CREDIT: This story was first seen in iNews
Inspectors must be handed more powers to scrutinise chains of academy schools, the head of Ofsted told MPs, iNews reports.
Amanda Spielman demanded the schools watchdog be allowed to inspect multi-academy trusts in order to gain a more complete picture of the standards of education being offered.
The Chief Inspector also called for the inspectorate to be allowed to look into alternative provision, which cater for children not in mainstream education, branding them as a “great concern”.
Speaking to the Education Select Committee, Ms Spielman called for Ofsted to be given greater powers to examine academy chains in their entirety to understand how they are being managed.
“The view we can get just by looking at subsets of the schools in a MAT is very significantly more limited than the view we would get by looking at the whole of a MAT,” she said.
“Increasingly, they are quite highly integrated operations.
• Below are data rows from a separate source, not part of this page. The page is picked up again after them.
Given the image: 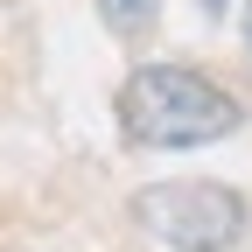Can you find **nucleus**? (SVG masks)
Segmentation results:
<instances>
[{"label":"nucleus","instance_id":"1","mask_svg":"<svg viewBox=\"0 0 252 252\" xmlns=\"http://www.w3.org/2000/svg\"><path fill=\"white\" fill-rule=\"evenodd\" d=\"M119 119H126V140L154 154H189V147L231 140L245 126L238 98L189 63H140L119 84Z\"/></svg>","mask_w":252,"mask_h":252},{"label":"nucleus","instance_id":"2","mask_svg":"<svg viewBox=\"0 0 252 252\" xmlns=\"http://www.w3.org/2000/svg\"><path fill=\"white\" fill-rule=\"evenodd\" d=\"M133 217L168 252H231L245 231V196L224 182H154L133 196Z\"/></svg>","mask_w":252,"mask_h":252},{"label":"nucleus","instance_id":"3","mask_svg":"<svg viewBox=\"0 0 252 252\" xmlns=\"http://www.w3.org/2000/svg\"><path fill=\"white\" fill-rule=\"evenodd\" d=\"M98 7H105V28H112V35H140L161 0H98Z\"/></svg>","mask_w":252,"mask_h":252},{"label":"nucleus","instance_id":"4","mask_svg":"<svg viewBox=\"0 0 252 252\" xmlns=\"http://www.w3.org/2000/svg\"><path fill=\"white\" fill-rule=\"evenodd\" d=\"M203 14H224V0H203Z\"/></svg>","mask_w":252,"mask_h":252},{"label":"nucleus","instance_id":"5","mask_svg":"<svg viewBox=\"0 0 252 252\" xmlns=\"http://www.w3.org/2000/svg\"><path fill=\"white\" fill-rule=\"evenodd\" d=\"M245 42H252V14H245Z\"/></svg>","mask_w":252,"mask_h":252}]
</instances>
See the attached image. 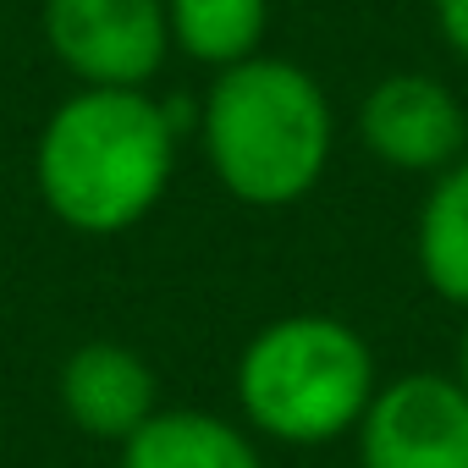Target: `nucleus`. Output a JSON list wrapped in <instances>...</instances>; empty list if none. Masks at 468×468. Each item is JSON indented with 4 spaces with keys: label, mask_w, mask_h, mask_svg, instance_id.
I'll use <instances>...</instances> for the list:
<instances>
[{
    "label": "nucleus",
    "mask_w": 468,
    "mask_h": 468,
    "mask_svg": "<svg viewBox=\"0 0 468 468\" xmlns=\"http://www.w3.org/2000/svg\"><path fill=\"white\" fill-rule=\"evenodd\" d=\"M457 364H463V380H457V386L468 391V331H463V347H457Z\"/></svg>",
    "instance_id": "obj_12"
},
{
    "label": "nucleus",
    "mask_w": 468,
    "mask_h": 468,
    "mask_svg": "<svg viewBox=\"0 0 468 468\" xmlns=\"http://www.w3.org/2000/svg\"><path fill=\"white\" fill-rule=\"evenodd\" d=\"M419 271H424V282L441 298L468 303V160L446 165L441 182L424 198V215H419Z\"/></svg>",
    "instance_id": "obj_9"
},
{
    "label": "nucleus",
    "mask_w": 468,
    "mask_h": 468,
    "mask_svg": "<svg viewBox=\"0 0 468 468\" xmlns=\"http://www.w3.org/2000/svg\"><path fill=\"white\" fill-rule=\"evenodd\" d=\"M171 176V116L144 89H83L39 138V193L72 231H127Z\"/></svg>",
    "instance_id": "obj_1"
},
{
    "label": "nucleus",
    "mask_w": 468,
    "mask_h": 468,
    "mask_svg": "<svg viewBox=\"0 0 468 468\" xmlns=\"http://www.w3.org/2000/svg\"><path fill=\"white\" fill-rule=\"evenodd\" d=\"M45 39L89 89H138L165 61L171 17L160 0H45Z\"/></svg>",
    "instance_id": "obj_4"
},
{
    "label": "nucleus",
    "mask_w": 468,
    "mask_h": 468,
    "mask_svg": "<svg viewBox=\"0 0 468 468\" xmlns=\"http://www.w3.org/2000/svg\"><path fill=\"white\" fill-rule=\"evenodd\" d=\"M435 17H441V34L457 56H468V0H435Z\"/></svg>",
    "instance_id": "obj_11"
},
{
    "label": "nucleus",
    "mask_w": 468,
    "mask_h": 468,
    "mask_svg": "<svg viewBox=\"0 0 468 468\" xmlns=\"http://www.w3.org/2000/svg\"><path fill=\"white\" fill-rule=\"evenodd\" d=\"M358 127H364V144L397 171H446L468 144L463 105L452 100V89H441L424 72L380 78L364 100Z\"/></svg>",
    "instance_id": "obj_6"
},
{
    "label": "nucleus",
    "mask_w": 468,
    "mask_h": 468,
    "mask_svg": "<svg viewBox=\"0 0 468 468\" xmlns=\"http://www.w3.org/2000/svg\"><path fill=\"white\" fill-rule=\"evenodd\" d=\"M122 468H260V452L215 413H154L122 441Z\"/></svg>",
    "instance_id": "obj_8"
},
{
    "label": "nucleus",
    "mask_w": 468,
    "mask_h": 468,
    "mask_svg": "<svg viewBox=\"0 0 468 468\" xmlns=\"http://www.w3.org/2000/svg\"><path fill=\"white\" fill-rule=\"evenodd\" d=\"M171 34L193 61L238 67L260 50L271 0H171Z\"/></svg>",
    "instance_id": "obj_10"
},
{
    "label": "nucleus",
    "mask_w": 468,
    "mask_h": 468,
    "mask_svg": "<svg viewBox=\"0 0 468 468\" xmlns=\"http://www.w3.org/2000/svg\"><path fill=\"white\" fill-rule=\"evenodd\" d=\"M61 402L78 430L100 441H127L154 419V375L122 342H83L61 369Z\"/></svg>",
    "instance_id": "obj_7"
},
{
    "label": "nucleus",
    "mask_w": 468,
    "mask_h": 468,
    "mask_svg": "<svg viewBox=\"0 0 468 468\" xmlns=\"http://www.w3.org/2000/svg\"><path fill=\"white\" fill-rule=\"evenodd\" d=\"M243 413L292 446H320L353 430L375 397V364L353 325L292 314L265 325L238 364Z\"/></svg>",
    "instance_id": "obj_3"
},
{
    "label": "nucleus",
    "mask_w": 468,
    "mask_h": 468,
    "mask_svg": "<svg viewBox=\"0 0 468 468\" xmlns=\"http://www.w3.org/2000/svg\"><path fill=\"white\" fill-rule=\"evenodd\" d=\"M364 468H468V391L441 375H402L358 419Z\"/></svg>",
    "instance_id": "obj_5"
},
{
    "label": "nucleus",
    "mask_w": 468,
    "mask_h": 468,
    "mask_svg": "<svg viewBox=\"0 0 468 468\" xmlns=\"http://www.w3.org/2000/svg\"><path fill=\"white\" fill-rule=\"evenodd\" d=\"M204 149L243 204H292L325 171L331 105L303 67L249 56L209 89Z\"/></svg>",
    "instance_id": "obj_2"
}]
</instances>
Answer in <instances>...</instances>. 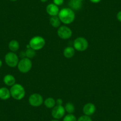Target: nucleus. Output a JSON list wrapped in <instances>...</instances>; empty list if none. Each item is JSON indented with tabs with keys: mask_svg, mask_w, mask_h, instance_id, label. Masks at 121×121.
<instances>
[{
	"mask_svg": "<svg viewBox=\"0 0 121 121\" xmlns=\"http://www.w3.org/2000/svg\"><path fill=\"white\" fill-rule=\"evenodd\" d=\"M65 112L68 113V114H73L75 111V106L72 103L68 102L66 103L65 106H64Z\"/></svg>",
	"mask_w": 121,
	"mask_h": 121,
	"instance_id": "aec40b11",
	"label": "nucleus"
},
{
	"mask_svg": "<svg viewBox=\"0 0 121 121\" xmlns=\"http://www.w3.org/2000/svg\"><path fill=\"white\" fill-rule=\"evenodd\" d=\"M116 18H117V20L119 22H121V11H119L117 13V14H116Z\"/></svg>",
	"mask_w": 121,
	"mask_h": 121,
	"instance_id": "393cba45",
	"label": "nucleus"
},
{
	"mask_svg": "<svg viewBox=\"0 0 121 121\" xmlns=\"http://www.w3.org/2000/svg\"><path fill=\"white\" fill-rule=\"evenodd\" d=\"M65 113V110L64 106L62 105H56L52 108V117L55 119H59L64 117Z\"/></svg>",
	"mask_w": 121,
	"mask_h": 121,
	"instance_id": "1a4fd4ad",
	"label": "nucleus"
},
{
	"mask_svg": "<svg viewBox=\"0 0 121 121\" xmlns=\"http://www.w3.org/2000/svg\"><path fill=\"white\" fill-rule=\"evenodd\" d=\"M18 70L22 73H27L30 71L32 68V62L27 58H22L17 65Z\"/></svg>",
	"mask_w": 121,
	"mask_h": 121,
	"instance_id": "20e7f679",
	"label": "nucleus"
},
{
	"mask_svg": "<svg viewBox=\"0 0 121 121\" xmlns=\"http://www.w3.org/2000/svg\"><path fill=\"white\" fill-rule=\"evenodd\" d=\"M84 114L87 116H91L93 115L96 112V106L92 103H87L82 108Z\"/></svg>",
	"mask_w": 121,
	"mask_h": 121,
	"instance_id": "9b49d317",
	"label": "nucleus"
},
{
	"mask_svg": "<svg viewBox=\"0 0 121 121\" xmlns=\"http://www.w3.org/2000/svg\"><path fill=\"white\" fill-rule=\"evenodd\" d=\"M46 10L47 13L51 17L53 16H58L59 13V9L58 5L55 4H49L47 5L46 8Z\"/></svg>",
	"mask_w": 121,
	"mask_h": 121,
	"instance_id": "9d476101",
	"label": "nucleus"
},
{
	"mask_svg": "<svg viewBox=\"0 0 121 121\" xmlns=\"http://www.w3.org/2000/svg\"><path fill=\"white\" fill-rule=\"evenodd\" d=\"M73 46L76 51L83 52L88 48V42L83 37H78L74 40Z\"/></svg>",
	"mask_w": 121,
	"mask_h": 121,
	"instance_id": "423d86ee",
	"label": "nucleus"
},
{
	"mask_svg": "<svg viewBox=\"0 0 121 121\" xmlns=\"http://www.w3.org/2000/svg\"><path fill=\"white\" fill-rule=\"evenodd\" d=\"M77 121H92V119L89 116L84 115L83 116H80L77 119Z\"/></svg>",
	"mask_w": 121,
	"mask_h": 121,
	"instance_id": "4be33fe9",
	"label": "nucleus"
},
{
	"mask_svg": "<svg viewBox=\"0 0 121 121\" xmlns=\"http://www.w3.org/2000/svg\"><path fill=\"white\" fill-rule=\"evenodd\" d=\"M49 23L53 27L59 28L60 26L61 22L58 16H53L50 18Z\"/></svg>",
	"mask_w": 121,
	"mask_h": 121,
	"instance_id": "dca6fc26",
	"label": "nucleus"
},
{
	"mask_svg": "<svg viewBox=\"0 0 121 121\" xmlns=\"http://www.w3.org/2000/svg\"><path fill=\"white\" fill-rule=\"evenodd\" d=\"M46 42L43 37L36 36L30 39L29 44L30 48L35 51H39L45 46Z\"/></svg>",
	"mask_w": 121,
	"mask_h": 121,
	"instance_id": "7ed1b4c3",
	"label": "nucleus"
},
{
	"mask_svg": "<svg viewBox=\"0 0 121 121\" xmlns=\"http://www.w3.org/2000/svg\"><path fill=\"white\" fill-rule=\"evenodd\" d=\"M3 81L5 85L11 87L16 84V78L11 74H7L4 77Z\"/></svg>",
	"mask_w": 121,
	"mask_h": 121,
	"instance_id": "4468645a",
	"label": "nucleus"
},
{
	"mask_svg": "<svg viewBox=\"0 0 121 121\" xmlns=\"http://www.w3.org/2000/svg\"><path fill=\"white\" fill-rule=\"evenodd\" d=\"M75 49L72 46H67L64 50V56L67 58H71L75 55Z\"/></svg>",
	"mask_w": 121,
	"mask_h": 121,
	"instance_id": "2eb2a0df",
	"label": "nucleus"
},
{
	"mask_svg": "<svg viewBox=\"0 0 121 121\" xmlns=\"http://www.w3.org/2000/svg\"><path fill=\"white\" fill-rule=\"evenodd\" d=\"M62 103H63V100L62 99H58L56 100V104L57 105H62Z\"/></svg>",
	"mask_w": 121,
	"mask_h": 121,
	"instance_id": "b1692460",
	"label": "nucleus"
},
{
	"mask_svg": "<svg viewBox=\"0 0 121 121\" xmlns=\"http://www.w3.org/2000/svg\"><path fill=\"white\" fill-rule=\"evenodd\" d=\"M63 121H77V119L73 114H68L64 116Z\"/></svg>",
	"mask_w": 121,
	"mask_h": 121,
	"instance_id": "412c9836",
	"label": "nucleus"
},
{
	"mask_svg": "<svg viewBox=\"0 0 121 121\" xmlns=\"http://www.w3.org/2000/svg\"><path fill=\"white\" fill-rule=\"evenodd\" d=\"M2 65H3V62H2V60L0 59V68L2 67Z\"/></svg>",
	"mask_w": 121,
	"mask_h": 121,
	"instance_id": "cd10ccee",
	"label": "nucleus"
},
{
	"mask_svg": "<svg viewBox=\"0 0 121 121\" xmlns=\"http://www.w3.org/2000/svg\"><path fill=\"white\" fill-rule=\"evenodd\" d=\"M58 35L60 39H68L72 36L73 32L71 29L66 26H60L58 29Z\"/></svg>",
	"mask_w": 121,
	"mask_h": 121,
	"instance_id": "0eeeda50",
	"label": "nucleus"
},
{
	"mask_svg": "<svg viewBox=\"0 0 121 121\" xmlns=\"http://www.w3.org/2000/svg\"><path fill=\"white\" fill-rule=\"evenodd\" d=\"M80 1H84V0H80Z\"/></svg>",
	"mask_w": 121,
	"mask_h": 121,
	"instance_id": "7c9ffc66",
	"label": "nucleus"
},
{
	"mask_svg": "<svg viewBox=\"0 0 121 121\" xmlns=\"http://www.w3.org/2000/svg\"><path fill=\"white\" fill-rule=\"evenodd\" d=\"M29 102L32 106L39 107L43 103V99L40 94L33 93L29 97Z\"/></svg>",
	"mask_w": 121,
	"mask_h": 121,
	"instance_id": "6e6552de",
	"label": "nucleus"
},
{
	"mask_svg": "<svg viewBox=\"0 0 121 121\" xmlns=\"http://www.w3.org/2000/svg\"><path fill=\"white\" fill-rule=\"evenodd\" d=\"M43 103L47 108L52 109L56 106V100L53 97H48L43 101Z\"/></svg>",
	"mask_w": 121,
	"mask_h": 121,
	"instance_id": "a211bd4d",
	"label": "nucleus"
},
{
	"mask_svg": "<svg viewBox=\"0 0 121 121\" xmlns=\"http://www.w3.org/2000/svg\"><path fill=\"white\" fill-rule=\"evenodd\" d=\"M69 1H70V0H69Z\"/></svg>",
	"mask_w": 121,
	"mask_h": 121,
	"instance_id": "2f4dec72",
	"label": "nucleus"
},
{
	"mask_svg": "<svg viewBox=\"0 0 121 121\" xmlns=\"http://www.w3.org/2000/svg\"><path fill=\"white\" fill-rule=\"evenodd\" d=\"M36 51L33 49L32 48H27V49L25 51L26 53V57L29 59H32V58H34L36 54Z\"/></svg>",
	"mask_w": 121,
	"mask_h": 121,
	"instance_id": "6ab92c4d",
	"label": "nucleus"
},
{
	"mask_svg": "<svg viewBox=\"0 0 121 121\" xmlns=\"http://www.w3.org/2000/svg\"><path fill=\"white\" fill-rule=\"evenodd\" d=\"M20 48V44L16 40H12L9 42V48L11 52H15L18 50Z\"/></svg>",
	"mask_w": 121,
	"mask_h": 121,
	"instance_id": "f3484780",
	"label": "nucleus"
},
{
	"mask_svg": "<svg viewBox=\"0 0 121 121\" xmlns=\"http://www.w3.org/2000/svg\"><path fill=\"white\" fill-rule=\"evenodd\" d=\"M53 4L55 5H58V6H60V5H62L64 2V0H53Z\"/></svg>",
	"mask_w": 121,
	"mask_h": 121,
	"instance_id": "5701e85b",
	"label": "nucleus"
},
{
	"mask_svg": "<svg viewBox=\"0 0 121 121\" xmlns=\"http://www.w3.org/2000/svg\"><path fill=\"white\" fill-rule=\"evenodd\" d=\"M68 5L71 9L74 11H77L80 10L82 7V1L80 0H70L68 3Z\"/></svg>",
	"mask_w": 121,
	"mask_h": 121,
	"instance_id": "ddd939ff",
	"label": "nucleus"
},
{
	"mask_svg": "<svg viewBox=\"0 0 121 121\" xmlns=\"http://www.w3.org/2000/svg\"><path fill=\"white\" fill-rule=\"evenodd\" d=\"M11 96L16 100H21L25 96V89L20 84H15L10 89Z\"/></svg>",
	"mask_w": 121,
	"mask_h": 121,
	"instance_id": "f03ea898",
	"label": "nucleus"
},
{
	"mask_svg": "<svg viewBox=\"0 0 121 121\" xmlns=\"http://www.w3.org/2000/svg\"><path fill=\"white\" fill-rule=\"evenodd\" d=\"M58 16L62 23L65 24H69L74 21L75 14L74 10L70 8H64L59 11Z\"/></svg>",
	"mask_w": 121,
	"mask_h": 121,
	"instance_id": "f257e3e1",
	"label": "nucleus"
},
{
	"mask_svg": "<svg viewBox=\"0 0 121 121\" xmlns=\"http://www.w3.org/2000/svg\"><path fill=\"white\" fill-rule=\"evenodd\" d=\"M89 1L92 3H94V4H97V3H100L102 0H89Z\"/></svg>",
	"mask_w": 121,
	"mask_h": 121,
	"instance_id": "a878e982",
	"label": "nucleus"
},
{
	"mask_svg": "<svg viewBox=\"0 0 121 121\" xmlns=\"http://www.w3.org/2000/svg\"><path fill=\"white\" fill-rule=\"evenodd\" d=\"M4 59H5L6 64L11 68H14L17 67L19 62L18 56L15 52H8L5 55Z\"/></svg>",
	"mask_w": 121,
	"mask_h": 121,
	"instance_id": "39448f33",
	"label": "nucleus"
},
{
	"mask_svg": "<svg viewBox=\"0 0 121 121\" xmlns=\"http://www.w3.org/2000/svg\"><path fill=\"white\" fill-rule=\"evenodd\" d=\"M10 90L7 87H3L0 88V99L7 100L11 97Z\"/></svg>",
	"mask_w": 121,
	"mask_h": 121,
	"instance_id": "f8f14e48",
	"label": "nucleus"
},
{
	"mask_svg": "<svg viewBox=\"0 0 121 121\" xmlns=\"http://www.w3.org/2000/svg\"><path fill=\"white\" fill-rule=\"evenodd\" d=\"M51 121H59L58 119H53V120H51Z\"/></svg>",
	"mask_w": 121,
	"mask_h": 121,
	"instance_id": "c85d7f7f",
	"label": "nucleus"
},
{
	"mask_svg": "<svg viewBox=\"0 0 121 121\" xmlns=\"http://www.w3.org/2000/svg\"><path fill=\"white\" fill-rule=\"evenodd\" d=\"M10 1L13 2H14V1H17V0H10Z\"/></svg>",
	"mask_w": 121,
	"mask_h": 121,
	"instance_id": "c756f323",
	"label": "nucleus"
},
{
	"mask_svg": "<svg viewBox=\"0 0 121 121\" xmlns=\"http://www.w3.org/2000/svg\"><path fill=\"white\" fill-rule=\"evenodd\" d=\"M40 1L42 3H46V2H47L48 0H40Z\"/></svg>",
	"mask_w": 121,
	"mask_h": 121,
	"instance_id": "bb28decb",
	"label": "nucleus"
}]
</instances>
It’s a bit artificial – you cannot say that just looking at a school and a local governing body gives you the full view of how that’s being run, how it’s being controlled, how important decisions are being made. “I want to be able to look properly at those decisions.”
Ms Spielman’s predecessor Sir Michael Wilshaw repeatedly called for sweeping powers to enable Ofsted to inspect multi-academy trusts but was met by resistance from the government.
Very uncomfortable Ms Spielman also raised her concerns that the watchdog is only able to inspect part of the alternative provision landscape, which she said made her “very uncomfortable”.
“We can inspect pupil referral units and alternative provision that constitutes a registered school but a very large proportion of alternative provision is in unregistered schools, typically not offering a full-time provision and so they don’t satisfy the registration requirements.
“It is a matter of great concern to us that we cannot see the quality there. We think it is very difficult for anybody to what know the quality is. These are children who don’t consistently have parents doing a good job of making sure their children are getting a good experience.”
Any such change would require new legislation, she added.